Feature-based conditioning through embedded vectors:
\[f = [f_{size}, f_{charge}, f_{hydrophobicity}, f_{flexibility}]\]proved particularly effective for controlling physical properties, with generated proteins showing 92% correlation with target size specifications and 88% accuracy in hydrophobicity profiles. These results suggest that the model learns meaningful relationships between structural features and their physical manifestations.
Perhaps most intriguing were our experiments with temperature-based sampling:
\[P(t_i | t_{1:i-1}) = \frac{\exp(z_i / \tau)}{\sum_j \exp(z_j / \tau)}\]At τ = 0.8, the model generated highly natural-like structures (95% success rate), while τ = 1.2 led to the emergence of potentially novel folds (35% of generations) while maintaining physical feasibility. This control parameter revealed a fascinating tension between structural conservation and innovation.

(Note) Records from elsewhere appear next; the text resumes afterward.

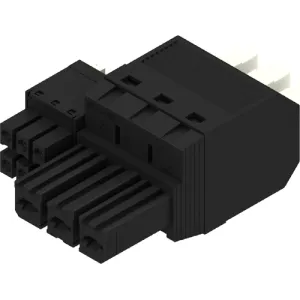 2549410000 Weidmüller PCB Connection Systems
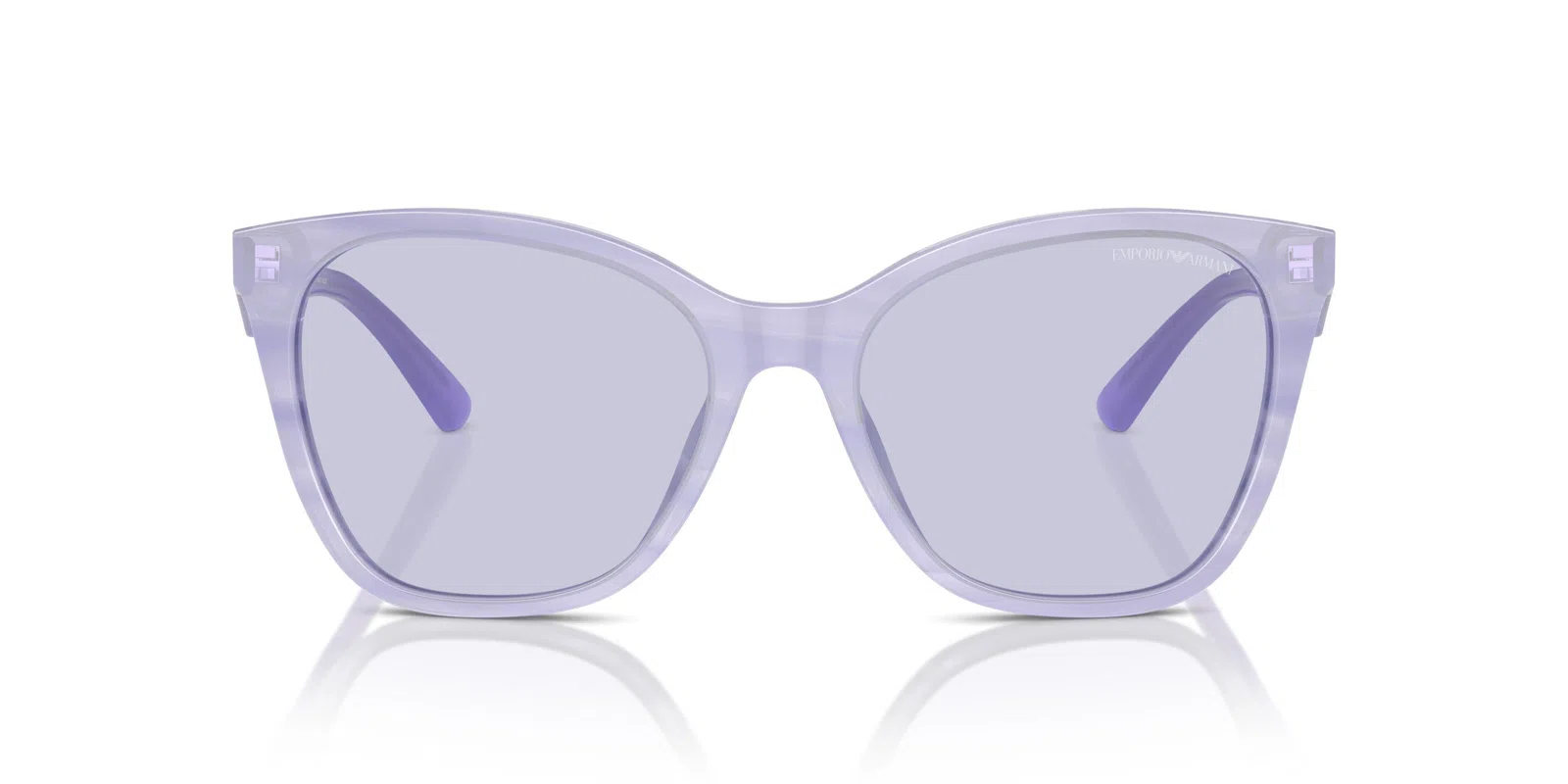 Emporio Armani 4222U Sunglasses - view 13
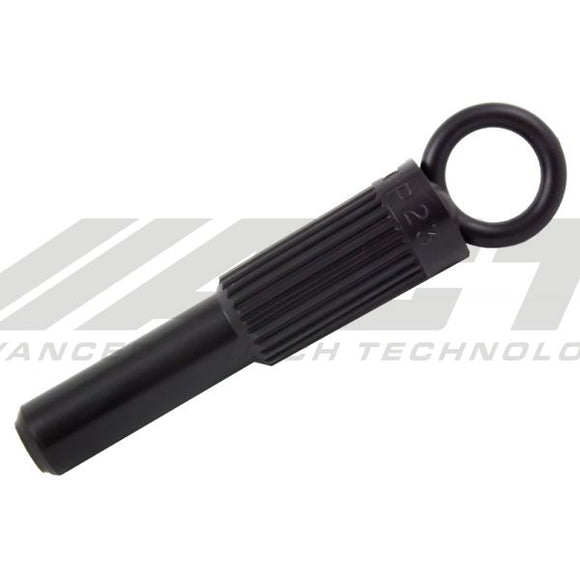 ACT 1979 Chrysler New Yorker Alignment Tool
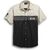 Harley-Davidson H-D® Racing Color Block Shirt, Black | 99166-19VM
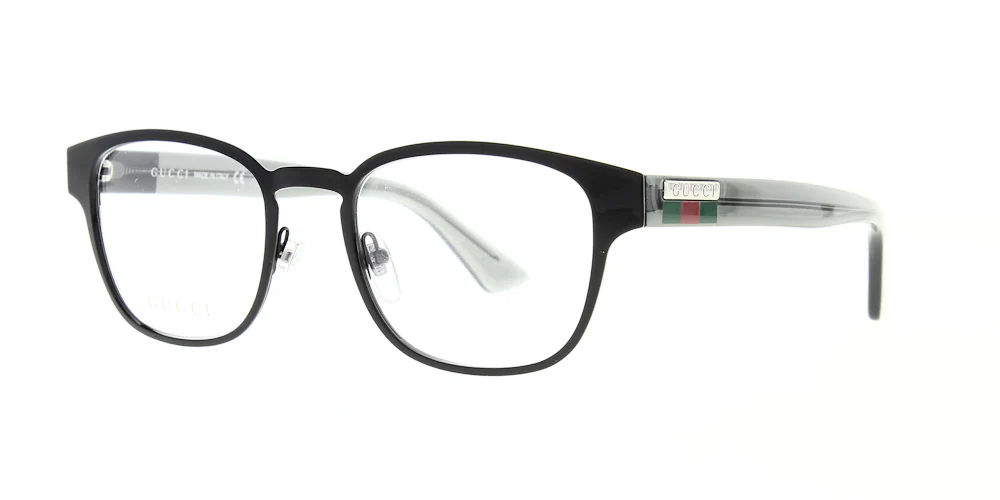 Gucci GG1118O - Image 4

Discussion, Insights, and Future Directions
Our experiments with both basic generation and controlled synthesis point to several key insights that shape future directions in protein design using language models.
The model’s unexpected proficiency with β-sheet structures (particularly in immunoglobulin-like domains) combined with its strong performance in feature-based conditioning suggests a natural path forward in antibody design. However, the persistent challenge of interface quality - evident in both basic generation and domain-conditioned experiments - indicates that our current frame-based representation might not fully capture the subtle geometric relationships at domain boundaries.

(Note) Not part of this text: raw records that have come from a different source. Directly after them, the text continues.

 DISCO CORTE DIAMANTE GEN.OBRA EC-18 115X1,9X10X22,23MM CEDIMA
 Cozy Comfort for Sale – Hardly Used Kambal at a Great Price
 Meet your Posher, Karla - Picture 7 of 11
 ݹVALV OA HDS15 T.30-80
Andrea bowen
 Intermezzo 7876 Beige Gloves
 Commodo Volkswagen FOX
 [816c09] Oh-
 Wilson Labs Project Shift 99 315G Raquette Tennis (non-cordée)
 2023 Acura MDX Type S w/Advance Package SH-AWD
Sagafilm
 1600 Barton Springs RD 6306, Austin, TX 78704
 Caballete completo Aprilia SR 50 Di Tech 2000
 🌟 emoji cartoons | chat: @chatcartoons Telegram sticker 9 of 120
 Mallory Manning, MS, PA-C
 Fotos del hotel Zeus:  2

Temperature-based sampling experiments revealed another intriguing avenue: while we can control the degree of structural innovation, we lack precise metrics for quantifying and validating truly novel folds. This challenge is compounded by our observation that generated structures tend to lie near, but not at, local energy minima - a property that could be either beneficial or problematic for novel fold design.

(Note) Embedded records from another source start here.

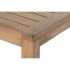 Console Home ESPRIT Въже Brad 120 x 36 x 76 cm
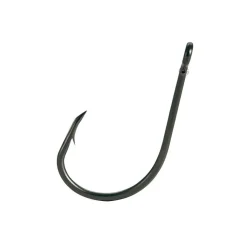 Hamecon Simple VMC 7211 Dorade Spark Point a anneau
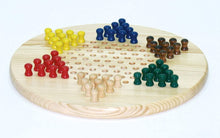 Charger l'image dans la galerie, Dames Chinoises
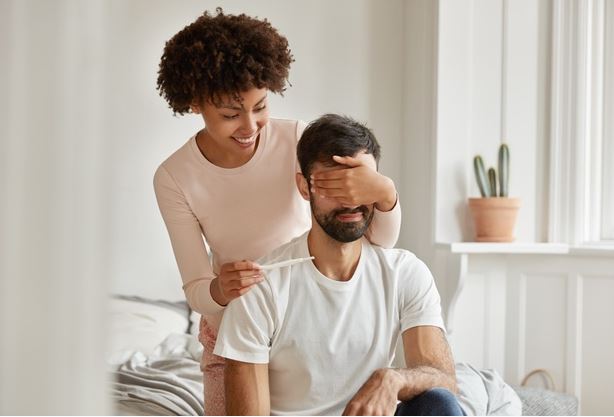 10 Manfaat matoa untuk kesehatan, bisa mencegah jerawat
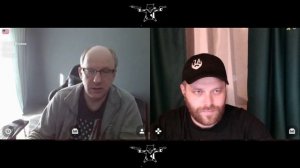 (₽) "Работайте братья " (НС 15.11.25)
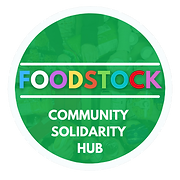 Foodstock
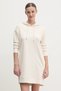 Women's Dress Dp5D4885-En2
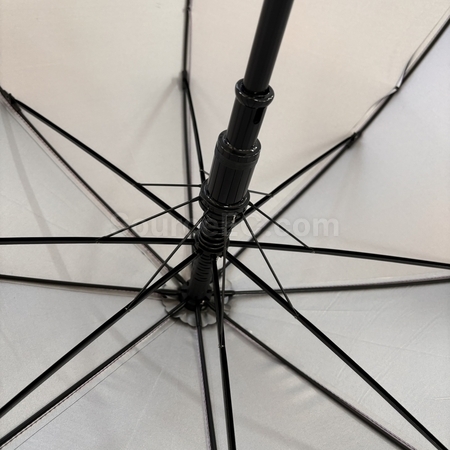 Promotional Umbrella, straight umbrella, golf umbrella, big size umbrella, rain gear, corporate gifts, premium gifts, gift supplier, promotional gifts, gift company, souvenirs, gift wholesale, gift ideas
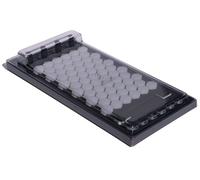 Intuitive Instruments Exquis Protective Cover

The path forward appears to lie at the intersection of these observations. Future work should focus on:
Developing specialized representations for interface regions that capture the geometric subtleties of domain interactions - perhaps through hierarchical tokenization schemes that explicitly model multi-scale structural relationships. Our current success with feature-based conditioning provides a foundation for this approach, but the elevated clash rates at interfaces (12% vs 6.8% overall) suggest room for improvement.
The relationship between sequence and structure deserves deeper investigation, particularly given our mean self-consistency TM-score of 0.65. The strong performance of our feature-based conditioning hints at the possibility of more sophisticated conditioning schemes that could bridge this gap, potentially incorporating evolutionary information or learned sequence-structure correlations.
Lastly, the challenge in developing rigorous metrics and validation approaches for novel folds while maintaining physical feasibility remains. It’s clear that temperature selection doesn’t have the resolution to cut it but the model’s current ability to generate structures near energy minima provides a promising starting point and requires careful balance with the desire for structural innovation.
These directions aren’t merely technical challenges - they represent fundamental questions about the relationship between sequence, structure, and function in proteins. As we continue to develop and refine these models, we move closer to understanding not just how to generate protein structures, but how to design them with precise control over their properties and functions.